Campbell has been boxing since the age of 13 and established a stunning amateur career before turning professional in 2013. 

The Hull fighter became European champion in 2008 and in 2011 took a silver at the world championships. 

Campbell (left) put in a brave performance in his most recent defeat to Ryan Garcia

Campbell lost the first of his two world title fights in an electric fight against Jorge Linares

Those feats, albeit impressive, were dwarfed as he took gold at the London Games a year later, however, as he beat Irishman John Joe Nevin to earn Team GB’s 28th gold medal of the Games. 

After turning over in 2013, Campbell won his opening 12 bouts with an ever-growing fan base following his Olympics success. But his journey towards a title shot was momentarily derailed as he lost via a surprise split decision to Yvan Mendy. 

Campbell regained his momentum with five victories on the spin that earned the first of his two title fights, against Jorge Linares, where again he lost by split decision after rallying impressively from an early knockdown.  

He subsequently revealed that his dad had passed away just days prior to the fight. 

After another impressive rebuild job, Campbell was then faced with the unenviable job of taking on Vasyl Lomachenko for his WBA, WBC and WBO lightweight titles. This time, he fell to a unanimous decision defeat after being knocked down in the 11th round – but again, his effort was valiant. 

Campbell’s January outing was his final chance to progress towards another world title shot. After a stunning start, in which he knocked Garcia to the canvas, it was the American who prevailed. 

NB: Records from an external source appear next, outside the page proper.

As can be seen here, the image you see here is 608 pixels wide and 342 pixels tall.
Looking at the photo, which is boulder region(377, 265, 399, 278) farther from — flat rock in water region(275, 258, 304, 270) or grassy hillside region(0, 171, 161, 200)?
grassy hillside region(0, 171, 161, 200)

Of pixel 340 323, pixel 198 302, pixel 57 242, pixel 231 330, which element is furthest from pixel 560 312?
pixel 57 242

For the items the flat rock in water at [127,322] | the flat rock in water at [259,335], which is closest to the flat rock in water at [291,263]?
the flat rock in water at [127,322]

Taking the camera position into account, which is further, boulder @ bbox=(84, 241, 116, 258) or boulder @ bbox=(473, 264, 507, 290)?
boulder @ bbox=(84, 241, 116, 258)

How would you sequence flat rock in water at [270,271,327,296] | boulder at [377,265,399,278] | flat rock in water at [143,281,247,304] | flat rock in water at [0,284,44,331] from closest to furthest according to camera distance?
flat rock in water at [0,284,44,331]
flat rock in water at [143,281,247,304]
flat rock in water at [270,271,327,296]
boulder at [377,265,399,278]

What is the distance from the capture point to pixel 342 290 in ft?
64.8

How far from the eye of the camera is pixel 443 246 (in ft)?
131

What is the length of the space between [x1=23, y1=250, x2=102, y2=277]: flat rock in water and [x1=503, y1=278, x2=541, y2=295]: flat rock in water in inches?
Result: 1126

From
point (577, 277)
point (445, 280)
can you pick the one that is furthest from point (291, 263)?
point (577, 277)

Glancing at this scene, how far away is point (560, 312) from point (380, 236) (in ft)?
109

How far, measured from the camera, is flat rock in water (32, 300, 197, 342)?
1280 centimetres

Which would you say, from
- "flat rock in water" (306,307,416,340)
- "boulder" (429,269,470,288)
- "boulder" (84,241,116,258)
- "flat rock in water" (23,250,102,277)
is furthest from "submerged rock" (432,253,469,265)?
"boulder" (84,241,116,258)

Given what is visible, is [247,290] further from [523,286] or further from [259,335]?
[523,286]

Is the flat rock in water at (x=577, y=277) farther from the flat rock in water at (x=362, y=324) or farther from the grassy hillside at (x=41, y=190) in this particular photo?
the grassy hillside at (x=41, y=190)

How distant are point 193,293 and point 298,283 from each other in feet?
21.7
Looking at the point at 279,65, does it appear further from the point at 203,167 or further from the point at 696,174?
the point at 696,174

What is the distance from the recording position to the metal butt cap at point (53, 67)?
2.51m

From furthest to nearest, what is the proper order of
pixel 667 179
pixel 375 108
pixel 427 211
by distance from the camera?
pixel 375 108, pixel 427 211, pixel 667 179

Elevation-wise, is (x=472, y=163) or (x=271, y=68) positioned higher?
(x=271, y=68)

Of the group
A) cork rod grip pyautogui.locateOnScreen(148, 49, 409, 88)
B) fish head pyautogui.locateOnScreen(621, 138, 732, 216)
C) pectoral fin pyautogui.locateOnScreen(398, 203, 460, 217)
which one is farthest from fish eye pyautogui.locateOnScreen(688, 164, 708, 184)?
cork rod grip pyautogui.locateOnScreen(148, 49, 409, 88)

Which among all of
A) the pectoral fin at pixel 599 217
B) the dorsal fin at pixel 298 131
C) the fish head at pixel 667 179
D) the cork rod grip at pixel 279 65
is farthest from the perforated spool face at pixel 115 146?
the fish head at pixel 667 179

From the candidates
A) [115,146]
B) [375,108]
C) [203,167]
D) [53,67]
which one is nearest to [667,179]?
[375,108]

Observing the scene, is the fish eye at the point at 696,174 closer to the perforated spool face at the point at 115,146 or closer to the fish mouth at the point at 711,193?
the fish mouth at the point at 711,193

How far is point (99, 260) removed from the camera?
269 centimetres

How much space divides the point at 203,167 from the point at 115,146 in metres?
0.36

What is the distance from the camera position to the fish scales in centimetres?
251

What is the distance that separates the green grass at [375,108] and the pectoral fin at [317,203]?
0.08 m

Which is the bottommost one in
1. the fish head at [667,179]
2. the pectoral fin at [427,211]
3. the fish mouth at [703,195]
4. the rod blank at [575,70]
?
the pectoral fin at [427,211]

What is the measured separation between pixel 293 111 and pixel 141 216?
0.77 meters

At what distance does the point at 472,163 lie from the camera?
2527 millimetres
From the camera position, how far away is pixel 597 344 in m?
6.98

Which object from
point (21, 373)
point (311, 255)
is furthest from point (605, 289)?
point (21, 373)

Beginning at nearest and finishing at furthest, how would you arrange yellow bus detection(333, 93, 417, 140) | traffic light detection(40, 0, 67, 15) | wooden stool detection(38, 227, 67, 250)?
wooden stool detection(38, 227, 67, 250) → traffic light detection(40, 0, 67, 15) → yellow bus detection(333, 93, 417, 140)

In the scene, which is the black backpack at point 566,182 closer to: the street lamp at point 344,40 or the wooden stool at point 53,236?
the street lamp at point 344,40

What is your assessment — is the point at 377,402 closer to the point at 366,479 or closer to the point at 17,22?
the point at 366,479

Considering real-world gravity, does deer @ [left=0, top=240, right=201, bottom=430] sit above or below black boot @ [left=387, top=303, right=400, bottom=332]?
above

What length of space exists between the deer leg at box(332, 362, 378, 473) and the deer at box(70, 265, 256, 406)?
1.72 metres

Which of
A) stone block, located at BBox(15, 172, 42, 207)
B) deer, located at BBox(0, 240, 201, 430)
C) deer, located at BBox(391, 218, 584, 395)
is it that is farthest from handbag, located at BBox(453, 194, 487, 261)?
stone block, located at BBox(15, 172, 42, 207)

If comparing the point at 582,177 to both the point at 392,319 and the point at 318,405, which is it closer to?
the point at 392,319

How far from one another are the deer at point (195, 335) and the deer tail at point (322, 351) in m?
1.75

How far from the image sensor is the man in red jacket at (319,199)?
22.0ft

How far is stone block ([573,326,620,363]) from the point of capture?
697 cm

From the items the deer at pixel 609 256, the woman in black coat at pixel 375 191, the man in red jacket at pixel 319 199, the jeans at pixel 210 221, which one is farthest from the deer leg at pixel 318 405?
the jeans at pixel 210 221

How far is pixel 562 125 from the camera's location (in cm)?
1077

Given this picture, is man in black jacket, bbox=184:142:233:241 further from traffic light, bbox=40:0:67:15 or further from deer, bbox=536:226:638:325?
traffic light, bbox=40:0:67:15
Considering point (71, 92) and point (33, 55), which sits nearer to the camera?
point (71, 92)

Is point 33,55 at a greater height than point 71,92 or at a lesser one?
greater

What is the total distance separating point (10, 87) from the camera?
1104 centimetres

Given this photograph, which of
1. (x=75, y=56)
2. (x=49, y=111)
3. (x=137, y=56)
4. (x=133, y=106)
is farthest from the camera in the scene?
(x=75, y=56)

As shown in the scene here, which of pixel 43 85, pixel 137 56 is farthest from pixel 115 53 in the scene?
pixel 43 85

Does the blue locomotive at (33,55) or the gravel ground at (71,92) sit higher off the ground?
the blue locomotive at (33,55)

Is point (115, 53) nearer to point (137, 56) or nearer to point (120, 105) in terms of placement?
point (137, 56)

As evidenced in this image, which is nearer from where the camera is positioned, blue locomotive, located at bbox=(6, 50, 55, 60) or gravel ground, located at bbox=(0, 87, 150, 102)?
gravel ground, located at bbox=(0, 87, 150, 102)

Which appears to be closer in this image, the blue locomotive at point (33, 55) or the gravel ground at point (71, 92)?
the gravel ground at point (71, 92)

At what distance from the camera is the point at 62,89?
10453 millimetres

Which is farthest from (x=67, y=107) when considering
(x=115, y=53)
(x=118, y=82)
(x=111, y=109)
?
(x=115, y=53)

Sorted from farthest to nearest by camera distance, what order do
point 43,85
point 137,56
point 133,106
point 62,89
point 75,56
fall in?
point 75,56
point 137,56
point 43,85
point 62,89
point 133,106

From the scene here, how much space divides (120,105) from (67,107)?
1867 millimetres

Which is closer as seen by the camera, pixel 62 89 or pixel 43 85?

Campbell lost via unanimous decision to WBA, WBC and WBO champion Vasyl Lomachenko

In announcing his decision to retire, Campbell said he had started to reflect on the time spent away form his family.  

‘The past year in boxing though has been tough,’ Campbell’s statement continued. 

‘An extremely long training camp away from family meant I was only able to spend a few days with my newborn child and also resulted in me having Christmas apart from them on the other side of the world.

‘It’s in these moments that you realise what is truly important in life. I’ve lived my dreams and accomplished more than I ever imagined I would.

‘In the same way that my dad was able to witness my greatest achievements, I want to be able to do that for my children and make sure I’m always there to see their biggest triumphs.

‘Boxing has been a part of who I am since the age of 13 and I would not have been able to reach half the heights I have without the incredible support of my wife Lyndsey, who has been with me every step and every punch of the way.

‘I cannot wait to spend more time with you and our three beautiful boys. And now for the next chapter, I’m excited to get started.’